CF: Yes, there is the risk of that. It is not just a risk it is a probability. And that is one of the reasons why social workers worked with these testifiers and prepared them for that first, and went over the materials so they wouldn’t be at all surprised. The same way when survivors testify in court there is a re-traumatisation, but in the preparation for the testimony as well as the testimony and the outcome, it is well worth it.
MA: Dan Siegel what are your final thoughts on this?

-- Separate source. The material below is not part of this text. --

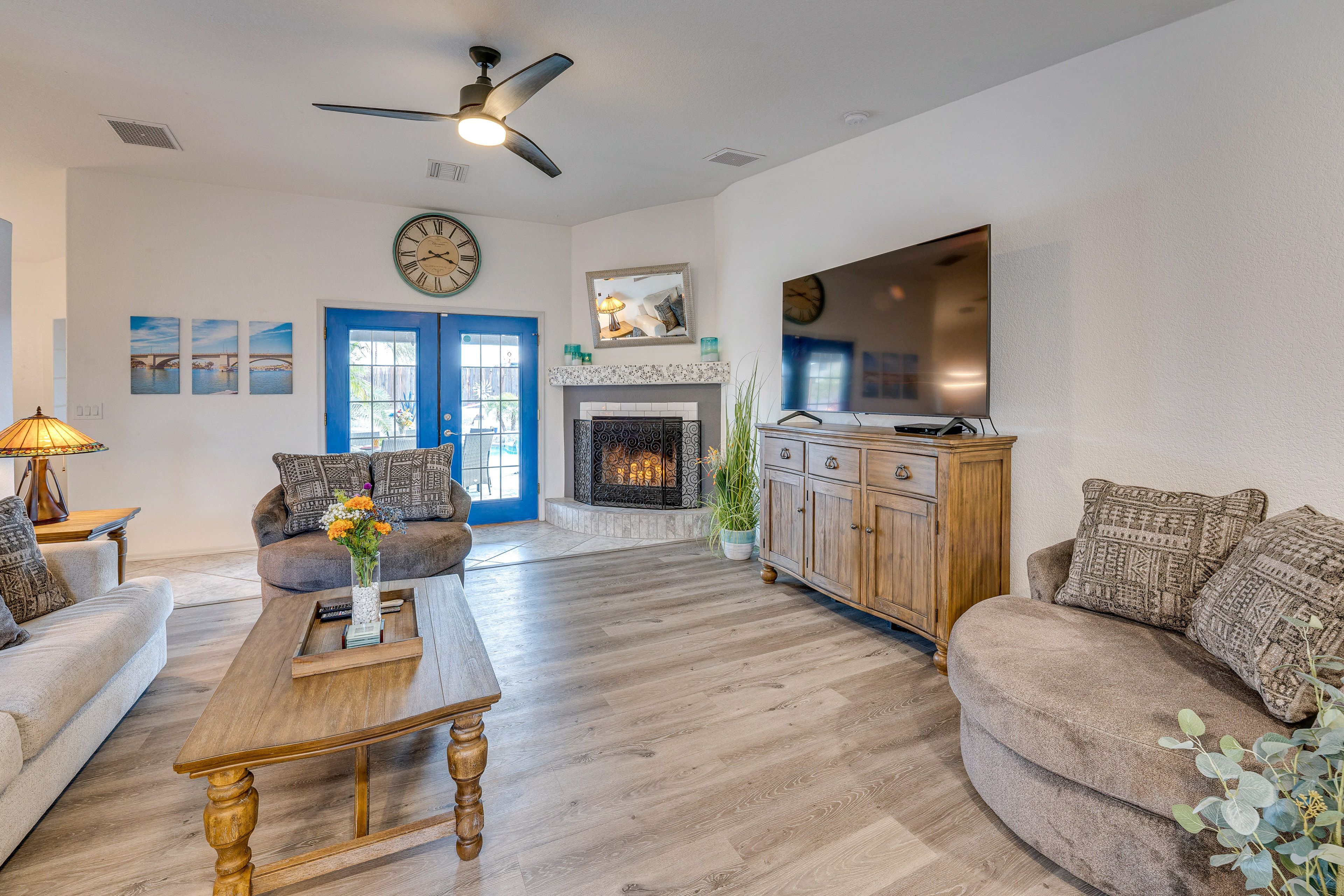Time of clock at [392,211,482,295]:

DS: Well I am so happy that we have been able to get together and talk about these different approaches. You know, whether, you talk about de-sensitisation or expressing emotion, when you look at the brain’s contribution to this, the mind-brain relationship, those entities are not exactly the same. And when we look, for example, at meaning you could say it is a mental process but it involves our relationships and it involves our brain. So, for me as a clinician really trying to look at the deep mechanisms of healing, integration helps you with understanding desensitisation, integration helps you with understanding processes like why attachment is so important. And from a political view, as you are noting if you look at a society that doesn’t honour differences or doesn’t honour and support the marginalised people in that society, then what you are looking at is a society that itself is traumatising. People feel like they don’t have a sense of belonging, there’s a threat of death sometimes. I mean if you look at the deep structures of our human evolution, belonging is a matter of life and death. And so when we say people are marginalised, you know that feeling that you are not an accepted and empowered part of society and included, is a traumatic experience. I am at an event right now where the main theme, is the trauma and exclusion from a racial and gender and religious point of view. So yes, these are things you might not say somebody has a gun pointing at their head, but exclusion is a matter of life and death from our deep social nature. So I think integration, honouring differences and promoting linkages even applies at the political-societal level, so you can go from the brain to what happens in communities and our larger culture, and promoting integration then allows you to go across different modalities of treatment and different ways we can approach societal change and cultural evolution.
MA: Final thoughts Charles Figley?
CF: Just briefly we have to continue to keep the family in our thoughts. In particular, families get traumatised as well. If the trauma happens to one individual and they seek help and encouragement from family secondarily, the family experiences this. So when we think about a traumatised person we need to multiply that a bit to make sure that we include their supporters and family members.